I’m lucky, I have a legal working permit as an apprentice leatherworker. Jacques also owns a precious worker’s card, which he got when he came to France. This was before the Great Depression. Albert, Paule, and my mother, who have residence cards but no working permit, could be expelled. When the cops come to check his boss’s workshop, Albert hides in a closet.
Chapter 6
She speaks French like a real Parisian girl
In the spring of 1935, I meet Rachel during a camping weekend. She was born in France, but her parents are Polish Jews. She speaks Yiddish like us and French like a real Parisian girl, which amazes me. I find it fantastic that a Jewish woman, belonging to our people, looks like one of these fascinating Paris femmes whom we pass in the streets. Although my sister Paule (who is the only other young woman I know, actually) follows the latest fashion when cutting dresses for herself, sh
e doesn’t look as refined as Rachel. She’s jealous.
“Well, my dear Maurice, it seems this dame has cast a spell on you! Beware: not everything that glitters is gold.…”
“What are you talking about? She’s just a friend. We see things the same way. She hates the fascists and admires the Soviet Union, like me. She teaches me French. When I don’t understand a sentence, she can explain it to me in Yiddish.”

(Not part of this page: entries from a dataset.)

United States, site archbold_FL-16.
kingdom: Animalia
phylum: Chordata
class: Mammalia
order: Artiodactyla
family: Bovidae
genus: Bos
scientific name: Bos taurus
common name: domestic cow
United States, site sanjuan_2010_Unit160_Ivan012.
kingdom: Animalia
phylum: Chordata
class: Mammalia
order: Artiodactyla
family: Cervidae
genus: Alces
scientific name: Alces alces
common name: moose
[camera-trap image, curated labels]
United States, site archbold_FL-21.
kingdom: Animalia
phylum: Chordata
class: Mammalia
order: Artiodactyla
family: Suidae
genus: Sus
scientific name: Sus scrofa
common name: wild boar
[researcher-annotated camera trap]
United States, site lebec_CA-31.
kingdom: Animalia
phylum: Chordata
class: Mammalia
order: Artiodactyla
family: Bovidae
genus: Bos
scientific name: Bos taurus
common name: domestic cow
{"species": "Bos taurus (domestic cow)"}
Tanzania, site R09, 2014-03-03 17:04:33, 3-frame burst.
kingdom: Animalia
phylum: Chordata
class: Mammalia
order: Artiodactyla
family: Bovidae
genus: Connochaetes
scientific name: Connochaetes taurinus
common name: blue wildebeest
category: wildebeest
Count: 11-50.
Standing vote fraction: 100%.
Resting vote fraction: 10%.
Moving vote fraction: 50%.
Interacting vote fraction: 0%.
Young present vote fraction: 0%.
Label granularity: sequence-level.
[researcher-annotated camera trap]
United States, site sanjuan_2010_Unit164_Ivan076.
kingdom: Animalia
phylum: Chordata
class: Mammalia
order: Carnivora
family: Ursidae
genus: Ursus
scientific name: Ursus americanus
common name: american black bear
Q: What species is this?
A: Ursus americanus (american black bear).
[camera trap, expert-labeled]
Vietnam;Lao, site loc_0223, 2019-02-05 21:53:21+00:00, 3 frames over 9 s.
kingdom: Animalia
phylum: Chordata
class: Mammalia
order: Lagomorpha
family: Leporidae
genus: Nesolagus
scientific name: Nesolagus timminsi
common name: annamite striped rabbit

“She’s kissing your feet because you’re a boxer. Women love boxers.”
“I can introduce you to my pals at the club, if you want to kiss their feet!”
Before long, Rachel becomes more than a friend. Before the end of the year, we marry in the nineteenth arrondissement’s municipal hall. The marriage certificate says we’re both twenty-two years old, but of course I’m only twenty. We move into a room and kitchen two blocks from my mother’s apartment. My brother Jacques, who got married a little before me, also lives in the same neighborhood. Albert and Paule stay with my mother.
Rachel supervises deliveries for a company that sells women’s hats. She takes evening courses to become a typist. We’re not millionaires, but we have saved enough money to go to a furniture store, Galeries Barbès, and buy a fantastic modern invention, a “convertible.” In the daytime, it is a large comfortable sofa. At night, we push the dining table near the window, we put the chairs on top of it; then we unfold the sofa, which becomes a king-size bed. The mechanism is very clever. I would never have thought to use springs and levers in such a way. Otherwise, I made everything: the table, the chairs, the shelves.
“Did you saw wood in your courtyard in Warsaw?” Rachel asks.
“No, but I worked for a cabinetmaker.”
I saw, I plane, I drill holes, I chisel, I fit parts, I paint, I varnish. I’m what they call a do-it-yourselfer. Poor people must always do things themselves. How else? I enjoy repairing a dripping faucet or replacing a fuse.
You turn the handle and water flows. You push a button and the lamp lights up. What wonderful inventions! Rachel laughs at me.